We proceeded to exit the sanctuary, and the pastor was standing by the door, greeting guests. I ducked my head, hoping he wouldn’t greet me. However, he did. He pulled me to the side and introduced himself as Pastor Rick, the head pastor at Bethany Baptist. I introduced myself as Bobby. He looked intently into my eyes and said, “Well, Bobby, your presence here today was very graceful. I ask that you join us again next Sunday.” We shook hands, and I walked out.

Giving My Life to God

As soon as I got into my truck, that feeling that overwhelmed me when I first got to the church that morning weighed very heavy on my heart. Something whispered in my head and said, “Bob, go home and read the Bible.” However, right then, another voice whispered to me, and this time I recognized that voice. It was the voice I heard all my life. It was the evil one. He said, “Why read the Bible? You’re never going to understand it.” Then the overwhelming voice whispered once more, “Bob, please just try.”

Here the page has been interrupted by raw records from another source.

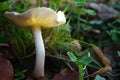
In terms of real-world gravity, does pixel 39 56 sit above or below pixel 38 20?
below

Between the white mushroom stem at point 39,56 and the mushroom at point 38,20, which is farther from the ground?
the mushroom at point 38,20

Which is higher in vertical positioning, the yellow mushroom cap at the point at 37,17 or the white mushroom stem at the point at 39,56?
the yellow mushroom cap at the point at 37,17

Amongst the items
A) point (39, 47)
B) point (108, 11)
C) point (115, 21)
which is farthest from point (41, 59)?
point (108, 11)

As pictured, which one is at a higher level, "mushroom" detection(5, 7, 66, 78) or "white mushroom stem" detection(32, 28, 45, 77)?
"mushroom" detection(5, 7, 66, 78)

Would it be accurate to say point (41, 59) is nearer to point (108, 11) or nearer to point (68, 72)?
point (68, 72)

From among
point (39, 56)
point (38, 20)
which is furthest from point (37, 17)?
point (39, 56)

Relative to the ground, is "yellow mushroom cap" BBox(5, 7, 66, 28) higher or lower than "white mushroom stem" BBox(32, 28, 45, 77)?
higher

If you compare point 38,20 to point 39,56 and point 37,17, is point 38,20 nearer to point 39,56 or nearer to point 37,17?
point 37,17
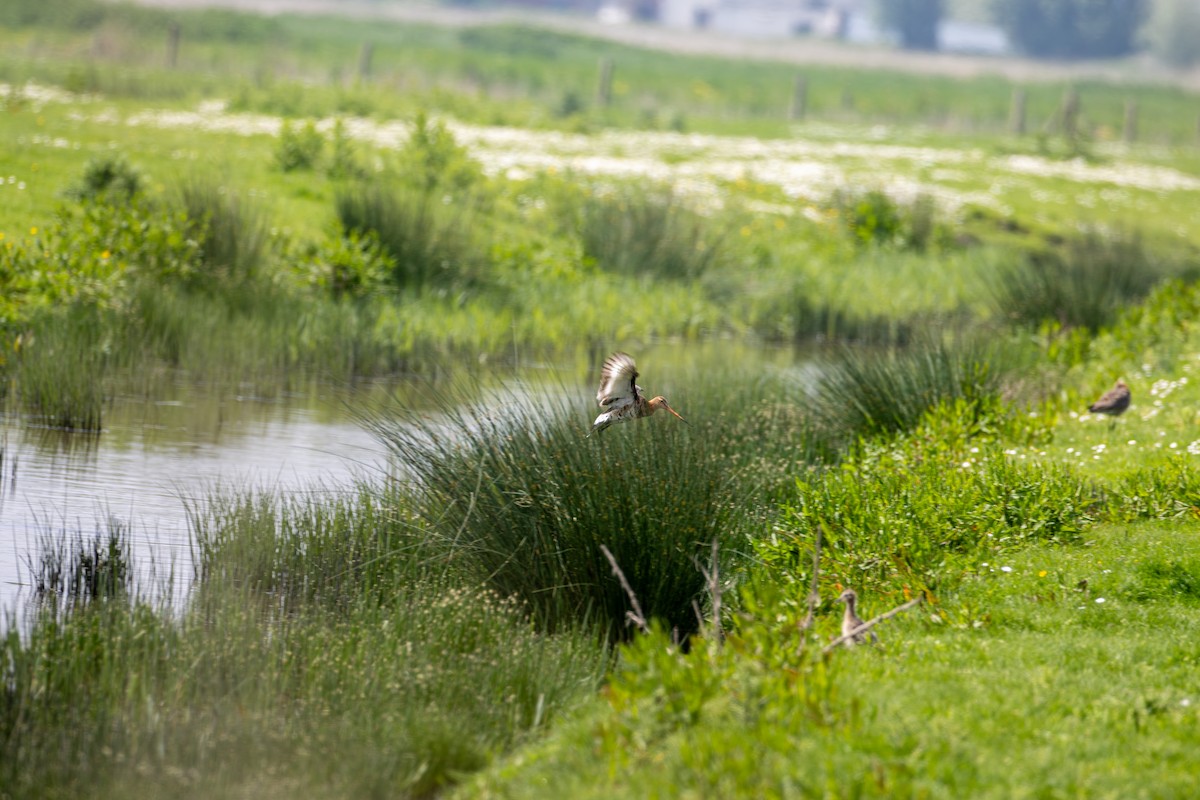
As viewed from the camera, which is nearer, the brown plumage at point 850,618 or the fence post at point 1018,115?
the brown plumage at point 850,618

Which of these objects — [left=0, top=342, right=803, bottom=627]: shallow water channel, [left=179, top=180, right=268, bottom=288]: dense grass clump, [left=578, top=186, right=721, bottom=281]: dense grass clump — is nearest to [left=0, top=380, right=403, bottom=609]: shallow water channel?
[left=0, top=342, right=803, bottom=627]: shallow water channel

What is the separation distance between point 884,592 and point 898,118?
4933 cm

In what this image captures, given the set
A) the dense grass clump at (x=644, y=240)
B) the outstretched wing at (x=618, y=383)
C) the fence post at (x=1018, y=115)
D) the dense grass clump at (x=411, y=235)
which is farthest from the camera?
the fence post at (x=1018, y=115)

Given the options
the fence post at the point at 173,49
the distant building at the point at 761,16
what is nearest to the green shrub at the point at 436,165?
the fence post at the point at 173,49

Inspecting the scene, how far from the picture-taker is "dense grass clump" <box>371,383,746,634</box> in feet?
23.1

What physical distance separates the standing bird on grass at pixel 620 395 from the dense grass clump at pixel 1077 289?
382 inches

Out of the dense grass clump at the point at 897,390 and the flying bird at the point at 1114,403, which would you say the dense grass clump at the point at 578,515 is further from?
the flying bird at the point at 1114,403

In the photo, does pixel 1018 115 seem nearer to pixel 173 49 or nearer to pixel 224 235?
pixel 173 49

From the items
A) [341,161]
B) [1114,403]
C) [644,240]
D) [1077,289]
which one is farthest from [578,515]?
[341,161]

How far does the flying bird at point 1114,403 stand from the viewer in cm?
1070

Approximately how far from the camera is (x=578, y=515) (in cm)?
708

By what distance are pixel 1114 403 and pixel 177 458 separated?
676cm

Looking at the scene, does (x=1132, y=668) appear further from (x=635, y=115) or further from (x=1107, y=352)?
(x=635, y=115)

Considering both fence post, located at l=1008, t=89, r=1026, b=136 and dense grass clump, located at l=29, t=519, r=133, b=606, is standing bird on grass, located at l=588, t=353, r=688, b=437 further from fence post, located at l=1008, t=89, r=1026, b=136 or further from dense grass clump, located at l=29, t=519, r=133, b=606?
fence post, located at l=1008, t=89, r=1026, b=136
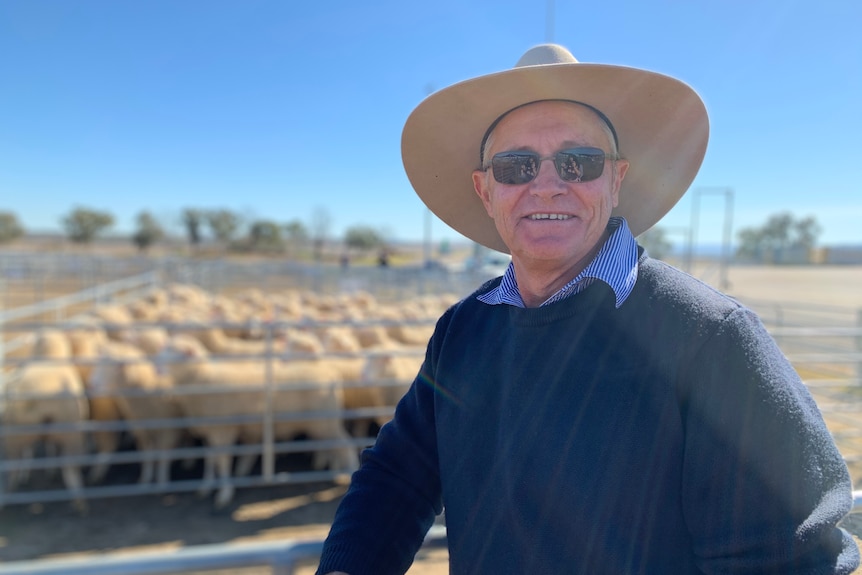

That was it. As soon as I got home, I pulled out my Papa’s old Bible and started reading it for the first time in my 33 years. I read God’s Word. Here I am, almost a year later, and I’m in my studies at the Christian Leaders Institute with its free online classes. During my walk with the Lord, I married my wife Candice this past March 7th after being together for ten years. A month after that, we were baptized in the name of the Father, the Son, and the Holy Spirit.

Free Online Classes at CLI

Now our family is very close to the pastor and his family. We are doing family outings with each other almost every weekend. Other than that, all I do with my time is to study God’s Word, along with taking these free online classes at CLI. Thank you, CLI!

My spiritual dream is to share the Gospel wherever God leads me. I want to bring this joy, this love, this peace to everyone. We are all sinners in need of a Savior, and that Savior is Jesus Christ, the Messiah!